__DOCUMENT TEXT__.
>>>
Professor and Senior Associate Dean for Research and Strategic Initiatives in the School of Engineering Kimani Toussaint, Jr., has become the new director for the Brown-Lifespan Center for Digital Health (CDH), effective June 1, 2023. Toussaint succeeds Dr. Megan Ranney, the founding director of the CDH, who is leaving Brown to become the new dean of the Yale School of Public Health.
The CDH began three years ago as a collaboration between the Brown Division of Biology and Medicine, Brown School of Public Health, and Lifespan. Its primary mission has been to create digital health innovations that improve lives, and to achieve this, the CDH’s goals have included facilitating partnerships between stakeholders in the digital health ecosystem, namely, researchers, clinicians, and industry, and carrying out research on innovative digital health solutions for the acute care setting. In addition, the CDH has brought together a diverse set of expertise areas such as adolescent health, artificial intelligence, behavioral health, depression, social media, and substance use.
In assuming the directorship of the CDH, Toussaint says that he aims to add an engineering lens to digital health.
“At its core, digital health is at the intersection of technology, health, and policy. We have an opportunity to bring more technological innovations from engineering such as novel optical sensors, machine vision, and computational techniques to real-world problems in digital health.”
“The CDH is already uniquely set up mostly as a partnership between researchers and practitioners in both medicine and public health,” he said. “Adding Brown’s School of Engineering, which also incorporates design and entrepreneurship, really strengthens the potential impact that CDH could have on our society and beyond.”
Prior to Toussaint’s new role as director, he served on the leadership committee of the CDH. Last year in this capacity, Toussaint collaborated with Megan Ranney and Tyler Wray from the School of Public Health, to launch Brown’s first professional certificate on Digital Health Innovation. Administered through Brown’s School of Professional Studies, the program is now working with its second cohort.
<<<
__TASKS TO CARRY OUT__.
• 1. Using the article on the new director of the Center for Digital Health, answer the following:
(a) On what date does Toussaint's directorship take effect?
(b) Which three entities began the CDH as a collaboration?
(c) Through which school is the professional certificate on Digital Health Innovation administered?
• 2. Transcribe the portion of the article on the new director of the Center for Digital Health that opens with the words containing "The CDH began" and closes with "and substance use.".

__SUPPLIED INFORMATION__.
>>>
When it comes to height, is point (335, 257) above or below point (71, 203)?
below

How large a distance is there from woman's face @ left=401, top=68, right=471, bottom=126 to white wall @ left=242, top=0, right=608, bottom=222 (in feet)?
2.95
<<<
__ANSWER SET__.
• 1.
(a) June 1, 2023
(b) The Brown Division of Biology and Medicine, the Brown School of Public Health, and Lifespan
(c) Brown's School of Professional Studies

• 2.
The CDH began three years ago as a collaboration between the Brown Division of Biology and Medicine, Brown School of Public Health, and Lifespan. Its primary mission has been to create digital health innovations that improve lives, and to achieve this, the CDH’s goals have included facilitating partnerships between stakeholders in the digital health ecosystem, namely, researchers, clinicians, and industry, and carrying out research on innovative digital health solutions for the acute care setting. In addition, the CDH has brought together a diverse set of expertise areas such as adolescent health, artificial intelligence, behavioral health, depression, social media, and substance use.